▶ _ASSIGNMENT_
In the methodology text below, list every field that appears under "Field definitions."

Methodology & sources
Primary data source
The Supreme Court Database (SCDB), version 2024 Release 01, is the core structured dataset — maintained by Harold J. Spaeth, Lee Epstein, and collaborators at Washington University in St. Louis. It covers all orally argued cases from the 1946 through 2023 terms. scdb.wustl.edu
Live sources
The “Court right now” section aggregates public data refreshed daily: legal-news RSS feeds (SCOTUSblog, Justia Verdict, Empirical SCOTUS, Courthouse News), recent Supreme Court opinions via CourtListener / the Free Law Project, judiciary bills and nominations via Congress.gov, and broad economic indicators via FRED. Every block links back to its source. See the data overview and DATA_SOURCES.md for why each source is relevant and how failures degrade gracefully.
Supplementary sources
- SupremeCourt.gov — docket lookup and official opinion PDFs.
- Free Law Project / CourtListener — bulk case data and opinion text.
- Justia — public opinion text and case summaries.
- Caselaw Access Project — Harvard Law Library's digitization of U.S. case law.
Field definitions
- Term
- The October Term year in which the case was decided.
- Issue area
- One of 14 SCDB categories such as Criminal Procedure or Civil Rights.
- Vote split
- The majority-minority vote count (e.g., 5-4), from majVotes and minVotes.
- Decision direction
- Coded conservative, liberal, or unspecifiable per SCDB conventions.
- Winning party
- Whether the petitioner or respondent prevailed, from partyWinning.
Limitations
- SCDB covers orally argued cases from 1946 onward; per curiam and pre-1946 cases are excluded.
- Issue-area and direction codes involve editorial judgment; reasonable scholars may disagree.
- Live feeds reflect their upstream sources at fetch time and may lag or omit items.

▶ _Records from a data source_
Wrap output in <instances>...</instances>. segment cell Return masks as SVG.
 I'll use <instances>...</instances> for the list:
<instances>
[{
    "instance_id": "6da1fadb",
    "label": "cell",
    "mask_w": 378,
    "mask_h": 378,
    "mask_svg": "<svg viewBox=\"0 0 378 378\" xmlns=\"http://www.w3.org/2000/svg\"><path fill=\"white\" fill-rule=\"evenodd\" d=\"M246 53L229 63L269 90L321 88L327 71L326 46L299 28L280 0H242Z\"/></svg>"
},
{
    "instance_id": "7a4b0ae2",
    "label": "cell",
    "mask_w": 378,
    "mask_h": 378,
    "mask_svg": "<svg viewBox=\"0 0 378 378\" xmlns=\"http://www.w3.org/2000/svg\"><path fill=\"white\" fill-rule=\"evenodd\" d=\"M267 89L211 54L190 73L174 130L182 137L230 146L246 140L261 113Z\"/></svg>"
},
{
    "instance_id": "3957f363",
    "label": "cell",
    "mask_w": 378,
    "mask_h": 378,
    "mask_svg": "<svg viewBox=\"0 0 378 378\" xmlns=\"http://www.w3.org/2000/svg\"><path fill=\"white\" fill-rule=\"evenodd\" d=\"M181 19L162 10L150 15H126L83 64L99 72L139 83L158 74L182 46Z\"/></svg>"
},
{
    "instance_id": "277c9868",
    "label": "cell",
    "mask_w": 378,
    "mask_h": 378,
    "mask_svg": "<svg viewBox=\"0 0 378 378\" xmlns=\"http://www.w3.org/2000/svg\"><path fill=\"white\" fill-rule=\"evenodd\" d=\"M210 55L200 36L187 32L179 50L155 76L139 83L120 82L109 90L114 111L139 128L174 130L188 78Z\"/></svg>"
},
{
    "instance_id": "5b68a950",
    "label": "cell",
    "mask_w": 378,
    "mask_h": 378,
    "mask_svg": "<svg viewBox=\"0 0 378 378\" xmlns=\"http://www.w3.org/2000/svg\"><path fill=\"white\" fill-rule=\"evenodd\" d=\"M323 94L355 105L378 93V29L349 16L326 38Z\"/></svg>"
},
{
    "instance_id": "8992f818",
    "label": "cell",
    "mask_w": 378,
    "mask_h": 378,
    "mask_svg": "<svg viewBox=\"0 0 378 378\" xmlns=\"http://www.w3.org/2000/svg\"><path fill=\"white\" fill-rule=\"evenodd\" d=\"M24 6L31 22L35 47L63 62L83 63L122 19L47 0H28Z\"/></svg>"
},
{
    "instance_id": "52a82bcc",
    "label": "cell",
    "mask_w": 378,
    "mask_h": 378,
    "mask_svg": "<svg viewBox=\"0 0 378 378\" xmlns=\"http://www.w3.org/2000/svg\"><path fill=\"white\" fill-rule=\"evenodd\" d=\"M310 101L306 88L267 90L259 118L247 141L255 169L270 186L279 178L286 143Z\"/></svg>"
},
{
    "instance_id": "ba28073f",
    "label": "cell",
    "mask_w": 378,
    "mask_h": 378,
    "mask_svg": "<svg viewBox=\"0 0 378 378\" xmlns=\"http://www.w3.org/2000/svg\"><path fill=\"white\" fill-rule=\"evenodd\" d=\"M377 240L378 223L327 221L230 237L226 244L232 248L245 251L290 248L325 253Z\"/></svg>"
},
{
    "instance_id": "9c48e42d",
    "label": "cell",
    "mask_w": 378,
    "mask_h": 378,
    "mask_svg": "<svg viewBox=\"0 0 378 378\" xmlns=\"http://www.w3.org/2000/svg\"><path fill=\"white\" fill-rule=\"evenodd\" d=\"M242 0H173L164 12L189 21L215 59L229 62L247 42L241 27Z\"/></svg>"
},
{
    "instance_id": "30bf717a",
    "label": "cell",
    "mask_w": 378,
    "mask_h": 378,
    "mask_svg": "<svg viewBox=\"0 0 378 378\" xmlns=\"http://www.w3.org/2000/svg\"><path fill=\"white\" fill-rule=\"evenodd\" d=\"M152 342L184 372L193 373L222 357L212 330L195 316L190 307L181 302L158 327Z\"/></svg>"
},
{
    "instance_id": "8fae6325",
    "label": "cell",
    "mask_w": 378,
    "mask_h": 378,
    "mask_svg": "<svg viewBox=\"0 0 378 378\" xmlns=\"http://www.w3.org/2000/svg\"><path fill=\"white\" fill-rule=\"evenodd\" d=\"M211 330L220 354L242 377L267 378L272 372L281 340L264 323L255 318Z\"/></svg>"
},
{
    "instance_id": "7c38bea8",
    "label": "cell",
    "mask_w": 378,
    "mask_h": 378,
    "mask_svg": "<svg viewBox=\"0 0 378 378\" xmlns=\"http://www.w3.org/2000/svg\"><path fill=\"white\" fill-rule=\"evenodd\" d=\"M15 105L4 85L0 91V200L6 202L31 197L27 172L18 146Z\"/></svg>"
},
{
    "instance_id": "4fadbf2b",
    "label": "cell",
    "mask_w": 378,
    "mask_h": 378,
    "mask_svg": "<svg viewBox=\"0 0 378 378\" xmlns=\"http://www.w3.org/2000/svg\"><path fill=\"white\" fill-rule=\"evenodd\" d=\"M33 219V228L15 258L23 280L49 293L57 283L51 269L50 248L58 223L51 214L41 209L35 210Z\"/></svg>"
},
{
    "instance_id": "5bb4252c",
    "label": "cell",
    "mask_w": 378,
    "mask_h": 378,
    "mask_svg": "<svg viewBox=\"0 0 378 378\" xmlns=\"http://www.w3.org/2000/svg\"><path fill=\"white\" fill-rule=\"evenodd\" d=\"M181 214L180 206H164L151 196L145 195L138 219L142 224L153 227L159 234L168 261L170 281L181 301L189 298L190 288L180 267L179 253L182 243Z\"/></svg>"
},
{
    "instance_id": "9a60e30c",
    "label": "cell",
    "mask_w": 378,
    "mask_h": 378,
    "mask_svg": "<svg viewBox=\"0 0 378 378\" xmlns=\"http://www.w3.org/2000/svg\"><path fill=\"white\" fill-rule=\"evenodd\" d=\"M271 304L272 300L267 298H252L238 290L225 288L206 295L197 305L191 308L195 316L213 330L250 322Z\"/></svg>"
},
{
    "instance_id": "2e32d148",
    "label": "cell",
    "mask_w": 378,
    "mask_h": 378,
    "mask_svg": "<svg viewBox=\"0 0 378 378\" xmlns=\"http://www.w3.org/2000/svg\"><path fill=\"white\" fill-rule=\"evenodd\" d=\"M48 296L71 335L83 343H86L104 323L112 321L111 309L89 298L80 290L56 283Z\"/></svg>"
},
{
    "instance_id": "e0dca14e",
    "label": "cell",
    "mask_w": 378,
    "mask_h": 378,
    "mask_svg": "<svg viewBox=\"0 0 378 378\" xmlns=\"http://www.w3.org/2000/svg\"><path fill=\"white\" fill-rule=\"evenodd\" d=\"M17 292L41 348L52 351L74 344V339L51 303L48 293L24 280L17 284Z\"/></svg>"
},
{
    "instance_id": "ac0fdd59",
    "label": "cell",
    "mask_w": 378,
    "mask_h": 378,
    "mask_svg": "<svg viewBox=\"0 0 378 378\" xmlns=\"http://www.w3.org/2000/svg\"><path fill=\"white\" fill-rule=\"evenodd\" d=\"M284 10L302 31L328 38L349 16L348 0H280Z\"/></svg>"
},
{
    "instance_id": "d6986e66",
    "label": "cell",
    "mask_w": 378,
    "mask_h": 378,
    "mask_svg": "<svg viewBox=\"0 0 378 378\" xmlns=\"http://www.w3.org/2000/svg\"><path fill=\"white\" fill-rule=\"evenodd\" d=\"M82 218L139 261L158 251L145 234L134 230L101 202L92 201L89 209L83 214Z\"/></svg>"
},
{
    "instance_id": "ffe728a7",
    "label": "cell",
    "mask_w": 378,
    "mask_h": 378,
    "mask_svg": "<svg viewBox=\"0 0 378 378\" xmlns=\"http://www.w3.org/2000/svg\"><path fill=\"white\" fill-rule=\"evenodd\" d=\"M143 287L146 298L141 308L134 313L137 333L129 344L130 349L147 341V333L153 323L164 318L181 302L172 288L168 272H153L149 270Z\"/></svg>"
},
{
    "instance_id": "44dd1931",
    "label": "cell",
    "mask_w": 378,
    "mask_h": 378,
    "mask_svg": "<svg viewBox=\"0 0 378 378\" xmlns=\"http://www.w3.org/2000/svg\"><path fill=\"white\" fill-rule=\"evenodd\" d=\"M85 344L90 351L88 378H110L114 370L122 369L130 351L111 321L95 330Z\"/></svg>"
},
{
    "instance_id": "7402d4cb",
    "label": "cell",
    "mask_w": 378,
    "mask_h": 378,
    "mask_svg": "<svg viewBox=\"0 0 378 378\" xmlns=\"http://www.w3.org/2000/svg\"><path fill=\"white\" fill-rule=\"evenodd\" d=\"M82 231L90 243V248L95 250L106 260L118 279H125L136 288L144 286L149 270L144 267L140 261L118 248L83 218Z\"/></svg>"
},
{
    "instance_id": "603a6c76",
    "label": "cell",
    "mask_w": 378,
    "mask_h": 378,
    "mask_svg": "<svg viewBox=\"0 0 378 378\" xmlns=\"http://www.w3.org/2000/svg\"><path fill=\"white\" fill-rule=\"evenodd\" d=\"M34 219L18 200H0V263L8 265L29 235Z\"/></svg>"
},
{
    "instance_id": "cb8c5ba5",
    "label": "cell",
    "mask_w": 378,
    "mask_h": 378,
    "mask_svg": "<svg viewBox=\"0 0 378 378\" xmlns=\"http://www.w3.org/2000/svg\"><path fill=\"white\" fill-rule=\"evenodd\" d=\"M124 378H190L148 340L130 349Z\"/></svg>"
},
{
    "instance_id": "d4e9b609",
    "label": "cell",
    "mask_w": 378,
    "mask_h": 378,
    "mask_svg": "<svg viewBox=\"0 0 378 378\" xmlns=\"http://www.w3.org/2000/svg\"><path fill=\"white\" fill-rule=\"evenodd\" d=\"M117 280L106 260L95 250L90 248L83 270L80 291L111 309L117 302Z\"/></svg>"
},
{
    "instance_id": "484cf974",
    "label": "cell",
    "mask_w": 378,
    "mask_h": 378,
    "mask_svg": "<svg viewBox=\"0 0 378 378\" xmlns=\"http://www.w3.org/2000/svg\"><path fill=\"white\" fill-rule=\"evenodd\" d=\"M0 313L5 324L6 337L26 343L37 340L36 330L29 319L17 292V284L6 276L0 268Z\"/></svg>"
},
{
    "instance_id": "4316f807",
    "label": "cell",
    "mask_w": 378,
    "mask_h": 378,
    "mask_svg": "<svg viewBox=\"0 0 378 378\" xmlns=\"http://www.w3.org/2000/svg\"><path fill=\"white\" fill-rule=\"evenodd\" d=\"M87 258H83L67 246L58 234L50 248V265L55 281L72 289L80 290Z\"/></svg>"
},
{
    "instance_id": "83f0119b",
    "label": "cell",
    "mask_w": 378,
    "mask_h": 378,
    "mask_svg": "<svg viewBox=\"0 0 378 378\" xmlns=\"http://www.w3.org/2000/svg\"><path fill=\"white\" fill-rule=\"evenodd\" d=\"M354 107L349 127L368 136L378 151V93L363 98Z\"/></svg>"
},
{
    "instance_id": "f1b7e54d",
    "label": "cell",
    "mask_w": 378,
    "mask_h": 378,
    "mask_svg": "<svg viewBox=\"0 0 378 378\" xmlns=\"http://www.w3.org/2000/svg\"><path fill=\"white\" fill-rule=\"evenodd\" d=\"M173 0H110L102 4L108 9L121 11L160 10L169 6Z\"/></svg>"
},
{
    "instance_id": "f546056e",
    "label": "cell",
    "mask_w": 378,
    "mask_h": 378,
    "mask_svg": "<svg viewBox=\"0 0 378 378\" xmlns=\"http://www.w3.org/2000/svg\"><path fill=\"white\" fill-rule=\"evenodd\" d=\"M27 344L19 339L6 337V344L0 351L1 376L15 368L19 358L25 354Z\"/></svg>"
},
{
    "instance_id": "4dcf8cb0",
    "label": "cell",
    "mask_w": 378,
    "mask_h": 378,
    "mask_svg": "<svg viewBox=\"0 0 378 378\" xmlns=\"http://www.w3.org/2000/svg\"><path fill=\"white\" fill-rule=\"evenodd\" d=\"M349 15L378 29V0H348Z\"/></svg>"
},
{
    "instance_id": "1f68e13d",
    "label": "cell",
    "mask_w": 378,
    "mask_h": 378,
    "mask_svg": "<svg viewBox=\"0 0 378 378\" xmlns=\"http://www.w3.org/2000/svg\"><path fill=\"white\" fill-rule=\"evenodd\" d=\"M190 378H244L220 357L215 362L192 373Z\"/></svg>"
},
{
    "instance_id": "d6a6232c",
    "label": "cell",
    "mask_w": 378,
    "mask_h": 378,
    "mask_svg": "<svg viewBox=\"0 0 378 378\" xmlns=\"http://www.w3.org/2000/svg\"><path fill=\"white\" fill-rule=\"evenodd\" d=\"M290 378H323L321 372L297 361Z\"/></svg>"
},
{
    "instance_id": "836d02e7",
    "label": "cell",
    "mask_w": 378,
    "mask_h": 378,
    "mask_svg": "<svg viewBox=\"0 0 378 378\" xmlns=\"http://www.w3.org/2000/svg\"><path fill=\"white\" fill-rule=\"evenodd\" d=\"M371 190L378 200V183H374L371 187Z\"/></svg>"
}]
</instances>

▶ _SOLUTION TO THIS EXERCISE_
Term, Issue area, Vote split, Decision direction, Winning party